PulseView and the word ..
(which toggles a GPIO with PLo
and PHi
) were used for testing:
: .. ( u -- u ) PLo <# PHi #S PLo #> PHi TYPE ;
For example, here is the timing for DECIMAL 65535 ..
:
The following table shows that #
and #S
are much faster now:
.. | Base | <# #S #> old [µs] |
<# #S #> improved [µs] |
---|---|---|---|
65535 | 10 | 155 | 31 |
6 | 10 | 53 | 22 |
65535 | 16 | 131 | 29 |
65535 | 2 | 446 | 60 |
The toggles around <#
and #>
revealed that about 4µs can be saved by coding the 16bit <literal> +
in PAD
in assembler (13µs to 9µs - the numbers in the table contain this optimization). In a BG
task PAD
is slightly faster as it returns a constant address. When using numeric output in a background task, e.g. for presenting measurements on a LED display with CR .

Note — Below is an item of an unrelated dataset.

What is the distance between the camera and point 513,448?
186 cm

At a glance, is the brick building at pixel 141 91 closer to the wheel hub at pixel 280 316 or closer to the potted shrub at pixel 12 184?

, the more efficient "pictured number words" makes a real difference.
Note: Forth Standard compatible "pictured number" words with double number output (e.g. D.
) can be provided later through library words. in In a 16bit Forth it's important to keep in mind that a limitation of UM/MOD ( ud un -- ur uq )
- the 16bit result - correct output for double numbers is limited to "65536 x BASE - 1" (e.g., 655359 for base 10). For larger numbers a 32bit division with 32bit result is required (with 8bit divisor).
Bug fixes and other improvements
Improved .0 (3-digit signed number print)
Issue #432 fixes a few edge cases of .0
, the signed number output for 3 digit (LED) displays: numbers smaller than -994 or larger than 9994 had digit overruns - and thus potentially wrong display values.
The updated version was shown to work for the following values:
-999 .0 DEF. ok
-995 .0 -99 ok
-99 .0 -9.9 ok
0 .0 0.0 ok
999 .0 99.9 ok
1000 .0 100 ok
7876 .0 788 ok
9995 .0 DEF. ok
Leaner console text input words
Issue #435 saved some ROM space in the input words ACCEPT
, KTAP
, and QUERY
.
CREATE and VARIABLE refactored
Common functionality from CREATE
and VARIABLE
was refactored into the new word ENTRY
(used by VALUE
).
Set INT_TLI to COLD
@Eelkhoorn ran into a problem when changing ISR code in a development cycle:
Uploading the I2C interrupt service routine to STM8L (both 051F3 and 151K4) can lead to corrupted ITC_SPR registers, persistent even after power cycle. Writing xt of COLD to INT_TLI (reset vector) solved the issue.
The last four entries of the interrupt vector table (0x8070 to 0x8080) seem to be corrupted after boot for STM8L.
Pull request #440 appears to solve the issue. The problem needs further analysis.